Short exercise
Make an exact copy of the records, with the images left out.

Exercise material
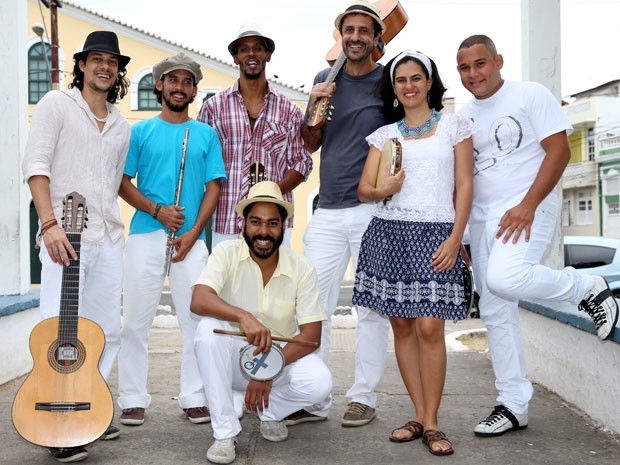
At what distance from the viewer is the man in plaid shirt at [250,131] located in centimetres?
455

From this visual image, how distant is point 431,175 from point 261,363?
135 cm

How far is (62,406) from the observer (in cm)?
345

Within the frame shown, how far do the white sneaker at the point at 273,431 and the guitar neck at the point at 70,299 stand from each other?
1.16m

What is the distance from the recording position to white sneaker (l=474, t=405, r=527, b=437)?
3.96 metres

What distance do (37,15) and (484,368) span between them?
66.2ft

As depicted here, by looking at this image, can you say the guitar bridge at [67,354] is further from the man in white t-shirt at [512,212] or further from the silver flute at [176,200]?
the man in white t-shirt at [512,212]

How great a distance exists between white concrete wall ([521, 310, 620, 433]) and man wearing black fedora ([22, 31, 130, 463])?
110 inches

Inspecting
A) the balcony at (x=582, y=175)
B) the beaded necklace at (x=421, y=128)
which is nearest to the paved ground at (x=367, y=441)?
the beaded necklace at (x=421, y=128)

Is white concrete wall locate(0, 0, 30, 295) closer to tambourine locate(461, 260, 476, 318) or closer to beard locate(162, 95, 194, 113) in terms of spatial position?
beard locate(162, 95, 194, 113)

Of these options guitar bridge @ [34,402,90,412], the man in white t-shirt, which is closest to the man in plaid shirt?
the man in white t-shirt

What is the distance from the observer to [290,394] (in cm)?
388

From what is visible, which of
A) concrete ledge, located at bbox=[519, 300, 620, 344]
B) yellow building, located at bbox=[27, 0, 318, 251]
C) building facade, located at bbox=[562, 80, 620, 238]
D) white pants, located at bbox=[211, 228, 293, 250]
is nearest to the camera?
concrete ledge, located at bbox=[519, 300, 620, 344]

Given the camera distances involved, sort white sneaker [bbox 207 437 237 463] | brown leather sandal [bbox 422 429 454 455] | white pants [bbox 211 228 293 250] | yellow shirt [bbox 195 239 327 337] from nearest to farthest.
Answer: white sneaker [bbox 207 437 237 463] < brown leather sandal [bbox 422 429 454 455] < yellow shirt [bbox 195 239 327 337] < white pants [bbox 211 228 293 250]

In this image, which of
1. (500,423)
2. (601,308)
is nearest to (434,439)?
(500,423)
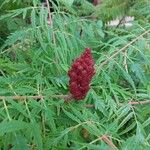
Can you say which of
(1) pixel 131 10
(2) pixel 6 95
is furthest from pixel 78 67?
(1) pixel 131 10

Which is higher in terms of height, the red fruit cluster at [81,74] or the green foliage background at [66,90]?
the red fruit cluster at [81,74]

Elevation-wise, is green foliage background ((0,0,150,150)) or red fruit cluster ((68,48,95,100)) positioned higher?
red fruit cluster ((68,48,95,100))

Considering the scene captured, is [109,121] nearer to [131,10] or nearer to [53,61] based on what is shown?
[53,61]

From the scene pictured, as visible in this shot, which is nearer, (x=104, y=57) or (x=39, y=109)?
(x=39, y=109)

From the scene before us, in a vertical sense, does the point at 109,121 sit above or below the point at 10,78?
below
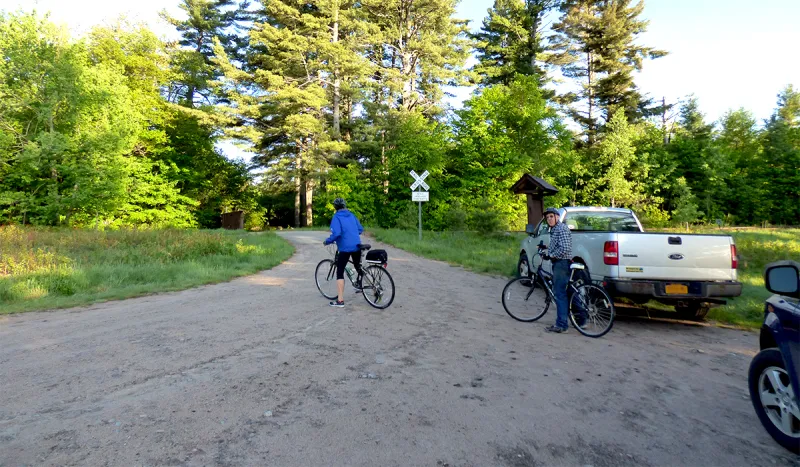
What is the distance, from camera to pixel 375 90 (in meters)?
38.8

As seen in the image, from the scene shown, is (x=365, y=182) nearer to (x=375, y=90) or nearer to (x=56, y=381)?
(x=375, y=90)

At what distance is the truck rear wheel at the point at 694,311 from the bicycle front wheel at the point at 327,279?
611 cm

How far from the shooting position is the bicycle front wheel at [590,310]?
6148mm

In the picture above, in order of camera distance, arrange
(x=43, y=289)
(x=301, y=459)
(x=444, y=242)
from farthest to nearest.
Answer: (x=444, y=242), (x=43, y=289), (x=301, y=459)

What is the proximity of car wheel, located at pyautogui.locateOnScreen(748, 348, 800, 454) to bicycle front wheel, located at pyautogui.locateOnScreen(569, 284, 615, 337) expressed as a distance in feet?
9.08

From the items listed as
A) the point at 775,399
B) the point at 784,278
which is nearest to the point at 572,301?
the point at 775,399

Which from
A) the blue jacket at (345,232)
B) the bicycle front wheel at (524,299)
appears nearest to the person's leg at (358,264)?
the blue jacket at (345,232)

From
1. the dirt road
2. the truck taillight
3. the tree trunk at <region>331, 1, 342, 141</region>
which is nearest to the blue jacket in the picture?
the dirt road

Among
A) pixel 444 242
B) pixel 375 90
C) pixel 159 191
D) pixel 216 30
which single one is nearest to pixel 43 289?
pixel 444 242

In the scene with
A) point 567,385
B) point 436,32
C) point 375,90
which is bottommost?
point 567,385

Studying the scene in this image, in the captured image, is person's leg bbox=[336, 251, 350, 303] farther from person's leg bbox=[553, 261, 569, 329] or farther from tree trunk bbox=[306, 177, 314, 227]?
tree trunk bbox=[306, 177, 314, 227]

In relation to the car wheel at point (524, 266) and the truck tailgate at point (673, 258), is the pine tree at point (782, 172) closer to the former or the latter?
the car wheel at point (524, 266)

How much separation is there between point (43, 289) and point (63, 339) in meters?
4.56

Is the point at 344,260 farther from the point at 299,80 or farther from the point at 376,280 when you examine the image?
the point at 299,80
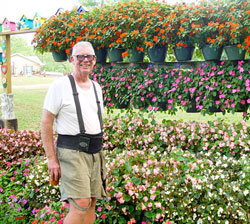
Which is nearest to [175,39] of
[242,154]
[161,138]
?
[161,138]

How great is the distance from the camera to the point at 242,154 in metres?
3.06

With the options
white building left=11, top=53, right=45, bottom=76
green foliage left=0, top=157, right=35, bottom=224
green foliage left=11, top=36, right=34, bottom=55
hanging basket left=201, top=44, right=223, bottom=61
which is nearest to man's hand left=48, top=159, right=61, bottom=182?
green foliage left=0, top=157, right=35, bottom=224

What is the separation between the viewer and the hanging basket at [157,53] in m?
3.57

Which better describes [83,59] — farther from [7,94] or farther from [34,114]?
[34,114]

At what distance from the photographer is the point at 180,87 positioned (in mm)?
3461

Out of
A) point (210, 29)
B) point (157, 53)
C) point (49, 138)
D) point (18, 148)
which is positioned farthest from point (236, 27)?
point (18, 148)

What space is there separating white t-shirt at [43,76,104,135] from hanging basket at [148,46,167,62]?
1.82 meters

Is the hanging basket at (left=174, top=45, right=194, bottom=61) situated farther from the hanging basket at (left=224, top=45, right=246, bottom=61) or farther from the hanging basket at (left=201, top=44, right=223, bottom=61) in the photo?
the hanging basket at (left=224, top=45, right=246, bottom=61)

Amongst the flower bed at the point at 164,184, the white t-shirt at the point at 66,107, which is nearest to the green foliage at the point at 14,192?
the flower bed at the point at 164,184

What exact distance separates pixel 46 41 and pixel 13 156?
1.70 meters

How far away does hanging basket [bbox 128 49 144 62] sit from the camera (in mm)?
3729

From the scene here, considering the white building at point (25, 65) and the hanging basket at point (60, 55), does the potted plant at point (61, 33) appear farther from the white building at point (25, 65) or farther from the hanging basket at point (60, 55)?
the white building at point (25, 65)

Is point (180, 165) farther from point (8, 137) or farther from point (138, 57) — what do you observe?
point (8, 137)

Answer to this problem
At what distance from the viewer is the man in plaid shirt at [250,131] located in centimetres?
455

From this visual image, how distant is point 431,175 from point 261,363?
135 cm

How far is (62,406) from the observer (in cm)?
345

Within the frame shown, how far do the white sneaker at the point at 273,431 and the guitar neck at the point at 70,299 stand from each other?
1.16m

What is the distance from the recording position to white sneaker (l=474, t=405, r=527, b=437)?
3.96 metres

What distance do (37,15) and (484,368) span between them?
66.2ft

As depicted here, by looking at this image, can you say the guitar bridge at [67,354] is further from the man in white t-shirt at [512,212] or further from the silver flute at [176,200]?
the man in white t-shirt at [512,212]

How great a distance exists between white concrete wall ([521, 310, 620, 433]) and man wearing black fedora ([22, 31, 130, 463])?
110 inches

Inspecting
A) the balcony at (x=582, y=175)
B) the beaded necklace at (x=421, y=128)
which is nearest to the paved ground at (x=367, y=441)?
the beaded necklace at (x=421, y=128)

Is white concrete wall locate(0, 0, 30, 295) closer to tambourine locate(461, 260, 476, 318) or closer to beard locate(162, 95, 194, 113) in terms of spatial position?
beard locate(162, 95, 194, 113)

Of these options guitar bridge @ [34,402,90,412], the man in white t-shirt, which is closest to the man in plaid shirt?
the man in white t-shirt

What is the distance from the observer to [290,394] (in cm)?
388

From what is visible, which of
A) concrete ledge, located at bbox=[519, 300, 620, 344]
B) yellow building, located at bbox=[27, 0, 318, 251]
C) building facade, located at bbox=[562, 80, 620, 238]
D) white pants, located at bbox=[211, 228, 293, 250]
is nearest to the camera?
concrete ledge, located at bbox=[519, 300, 620, 344]

Given the camera distances involved, sort white sneaker [bbox 207 437 237 463] | brown leather sandal [bbox 422 429 454 455] | white pants [bbox 211 228 293 250] | yellow shirt [bbox 195 239 327 337] from nearest to farthest.
Answer: white sneaker [bbox 207 437 237 463] < brown leather sandal [bbox 422 429 454 455] < yellow shirt [bbox 195 239 327 337] < white pants [bbox 211 228 293 250]

In this image, which of
1. (500,423)
2. (601,308)
is nearest to (434,439)?
(500,423)
Can you say which of
(1) pixel 131 10
(2) pixel 6 95
is furthest from pixel 78 67?
(1) pixel 131 10

Which is higher in terms of height, the red fruit cluster at [81,74] or the green foliage background at [66,90]?
the red fruit cluster at [81,74]

Elevation-wise, is green foliage background ((0,0,150,150)) or red fruit cluster ((68,48,95,100)) positioned higher?
red fruit cluster ((68,48,95,100))

Considering the scene captured, is [109,121] nearer to [131,10] or nearer to [53,61] based on what is shown?
[53,61]

From the scene pictured, as visible in this shot, which is nearer, (x=104, y=57) or (x=39, y=109)?
(x=39, y=109)

From the scene before us, in a vertical sense, does the point at 109,121 sit above or below the point at 10,78?
below
What is the distance, from camera to pixel 375 90 (in meters)?
38.8

As seen in the image, from the scene shown, is (x=365, y=182) nearer to (x=375, y=90) or nearer to (x=56, y=381)?
(x=375, y=90)

At what distance is the truck rear wheel at the point at 694,311 from the bicycle front wheel at the point at 327,279?
611 cm

How far from the shooting position is the bicycle front wheel at [590,310]?
6148mm

In the picture above, in order of camera distance, arrange
(x=43, y=289)
(x=301, y=459)
(x=444, y=242)
from farthest to nearest.
Answer: (x=444, y=242), (x=43, y=289), (x=301, y=459)

What is the proximity of car wheel, located at pyautogui.locateOnScreen(748, 348, 800, 454) to bicycle front wheel, located at pyautogui.locateOnScreen(569, 284, 615, 337) expressed as a distance in feet?
9.08

From the items listed as
A) the point at 775,399
B) the point at 784,278
which is nearest to the point at 572,301?
the point at 775,399

Which from
A) the blue jacket at (345,232)
B) the bicycle front wheel at (524,299)
appears nearest to the person's leg at (358,264)?
the blue jacket at (345,232)

From
1. the dirt road
2. the truck taillight
3. the tree trunk at <region>331, 1, 342, 141</region>
which is nearest to the blue jacket in the picture?
the dirt road

Among
A) pixel 444 242
B) pixel 375 90
C) pixel 159 191
D) pixel 216 30
which single one is nearest to pixel 43 289?
pixel 444 242

In the scene with
A) point 567,385
B) point 436,32
C) point 375,90
which is bottommost?
point 567,385

Studying the scene in this image, in the captured image, is person's leg bbox=[336, 251, 350, 303] farther from person's leg bbox=[553, 261, 569, 329] or farther from tree trunk bbox=[306, 177, 314, 227]?
tree trunk bbox=[306, 177, 314, 227]

In relation to the car wheel at point (524, 266) and the truck tailgate at point (673, 258), is the pine tree at point (782, 172) closer to the former or the latter?
the car wheel at point (524, 266)

How much separation is there between point (43, 289) and point (63, 339) in meters?
4.56

Is the point at 344,260 farther from the point at 299,80 or farther from the point at 376,280 when you examine the image?
the point at 299,80
Which is nearest to [175,39] of
[242,154]
[161,138]
?
[161,138]

How great is the distance from the camera to the point at 242,154 in metres?
3.06

With the options
white building left=11, top=53, right=45, bottom=76
green foliage left=0, top=157, right=35, bottom=224
green foliage left=11, top=36, right=34, bottom=55
hanging basket left=201, top=44, right=223, bottom=61
which is nearest to man's hand left=48, top=159, right=61, bottom=182?
green foliage left=0, top=157, right=35, bottom=224

What is the separation between the viewer and the hanging basket at [157,53] in m?
3.57

Which better describes [83,59] — farther from [7,94] or farther from [34,114]?
[34,114]

At what distance from the photographer is the point at 180,87 positioned (in mm)?
3461

Out of
A) point (210, 29)
B) point (157, 53)
C) point (49, 138)
D) point (18, 148)
which is positioned farthest from point (236, 27)?
point (18, 148)

What space is there separating white t-shirt at [43,76,104,135] from hanging basket at [148,46,167,62]?
1.82 meters

Is the hanging basket at (left=174, top=45, right=194, bottom=61) situated farther from the hanging basket at (left=224, top=45, right=246, bottom=61) or farther from the hanging basket at (left=201, top=44, right=223, bottom=61) in the photo?
the hanging basket at (left=224, top=45, right=246, bottom=61)

Amongst the flower bed at the point at 164,184, the white t-shirt at the point at 66,107, which is nearest to the green foliage at the point at 14,192?
the flower bed at the point at 164,184

What exact distance separates pixel 46 41 and pixel 13 156?
1.70 meters

How far away does hanging basket [bbox 128 49 144 62] sit from the camera (in mm)?
3729

From the scene here, considering the white building at point (25, 65) and the hanging basket at point (60, 55), does the potted plant at point (61, 33) appear farther from the white building at point (25, 65) or farther from the hanging basket at point (60, 55)?
the white building at point (25, 65)

Is point (180, 165) farther from point (8, 137) or farther from point (138, 57) — what do you observe?
point (8, 137)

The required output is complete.